Marie-Claude Bibeau, Minister of International Development and La Francophonie, speaks to reporters at a Liberal cabinet retreat in Calgary, Alta., on Jan. 23, 2017.

Jeff McIntosh/THE CANADIAN PRESS

International Development Minister Marie-Claude Bibeau says Canada will increase its funding for global sexual and reproductive rights, possibly through a safe-abortion fund announced by the Netherlands this week that was in response to U.S. President Donald Trump's order banning U.S. funding for any organizations that mention abortion.

Speaking with Dutch Minister of Foreign Trade and Development Co-operation Lilianne Ploumen this week, Ms. Bibeau said she emphasized Canada's commitment to sexual and reproductive health. Ms. Ploumen is leading an effort to establish an international safe-abortion fund to fill a $600-million gap left by Mr.
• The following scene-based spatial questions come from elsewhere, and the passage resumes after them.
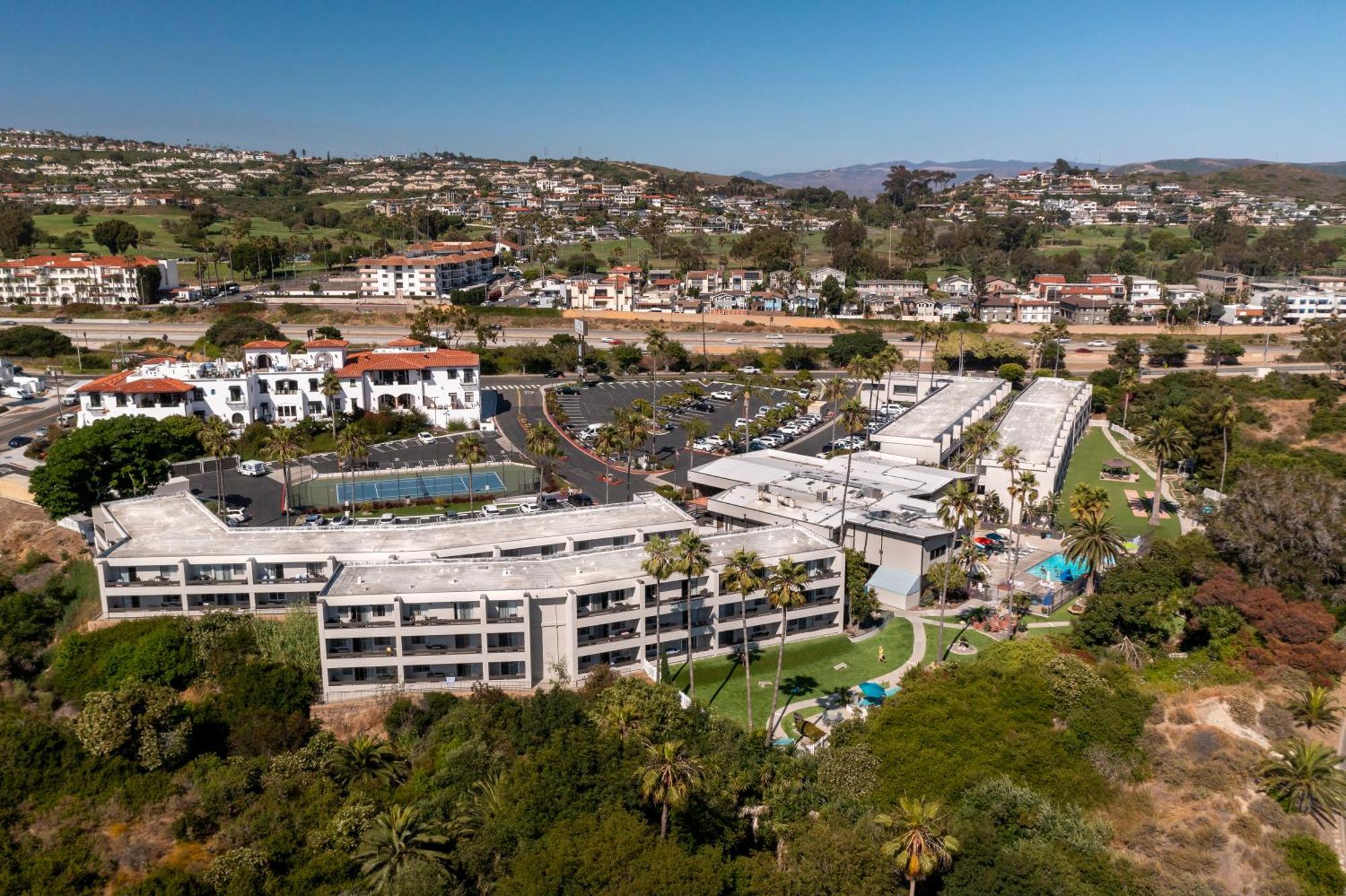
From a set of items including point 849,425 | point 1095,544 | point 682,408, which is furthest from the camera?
point 682,408

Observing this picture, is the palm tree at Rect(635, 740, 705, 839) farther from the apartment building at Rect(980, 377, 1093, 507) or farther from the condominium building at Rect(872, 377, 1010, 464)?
the condominium building at Rect(872, 377, 1010, 464)

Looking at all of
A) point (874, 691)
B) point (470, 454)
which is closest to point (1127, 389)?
point (874, 691)

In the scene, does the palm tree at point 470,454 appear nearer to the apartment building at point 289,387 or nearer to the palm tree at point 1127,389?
the apartment building at point 289,387

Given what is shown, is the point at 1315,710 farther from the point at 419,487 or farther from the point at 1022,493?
the point at 419,487

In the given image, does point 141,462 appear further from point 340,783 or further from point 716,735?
point 716,735

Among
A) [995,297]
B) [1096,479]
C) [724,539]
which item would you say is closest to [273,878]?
[724,539]

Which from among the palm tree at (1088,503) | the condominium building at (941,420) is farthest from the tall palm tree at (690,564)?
the condominium building at (941,420)
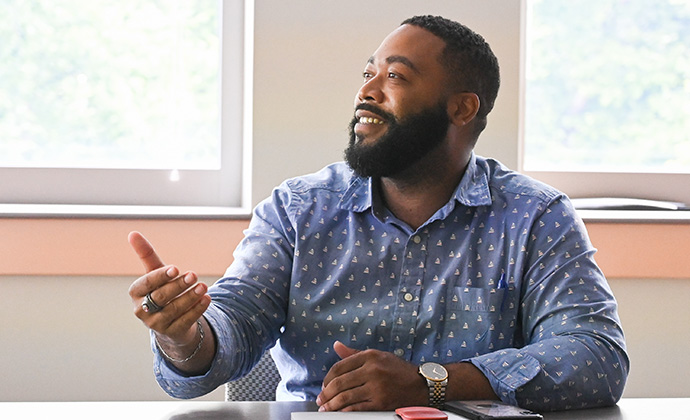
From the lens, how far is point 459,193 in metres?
1.76

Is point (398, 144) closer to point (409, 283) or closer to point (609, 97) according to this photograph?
point (409, 283)

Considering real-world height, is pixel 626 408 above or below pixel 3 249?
below

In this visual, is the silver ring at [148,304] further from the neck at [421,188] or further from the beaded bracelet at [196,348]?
the neck at [421,188]

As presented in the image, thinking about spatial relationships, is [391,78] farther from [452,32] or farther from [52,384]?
[52,384]

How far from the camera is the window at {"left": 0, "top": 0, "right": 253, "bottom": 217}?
265cm

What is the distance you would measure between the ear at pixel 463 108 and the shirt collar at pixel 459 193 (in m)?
0.13

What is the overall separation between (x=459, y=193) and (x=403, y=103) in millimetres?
238

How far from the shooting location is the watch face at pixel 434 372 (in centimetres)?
135

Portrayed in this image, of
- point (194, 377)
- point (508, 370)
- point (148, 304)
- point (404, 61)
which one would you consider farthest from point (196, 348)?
point (404, 61)

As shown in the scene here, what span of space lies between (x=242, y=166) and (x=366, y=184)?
0.99 m

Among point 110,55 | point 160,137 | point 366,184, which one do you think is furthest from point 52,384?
point 366,184

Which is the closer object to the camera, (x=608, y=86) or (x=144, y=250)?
(x=144, y=250)

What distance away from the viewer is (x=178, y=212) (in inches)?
98.5

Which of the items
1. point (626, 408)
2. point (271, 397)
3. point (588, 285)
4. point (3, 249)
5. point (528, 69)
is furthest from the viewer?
point (528, 69)
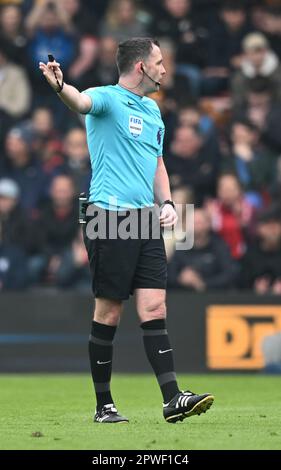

Trump's reinstatement of the so-called global gag rule prohibiting U.S. funding to international organizations that fail to disavow abortion.

"We will definitely increase the proportion of our international assistance budget to sexual and reproductive health rights and the full range of services," Ms. Bibeau told The Globe and Mail in an interview Friday. "Whether we go through the fund or we go directly with one or the other partners, the way is not really the issue."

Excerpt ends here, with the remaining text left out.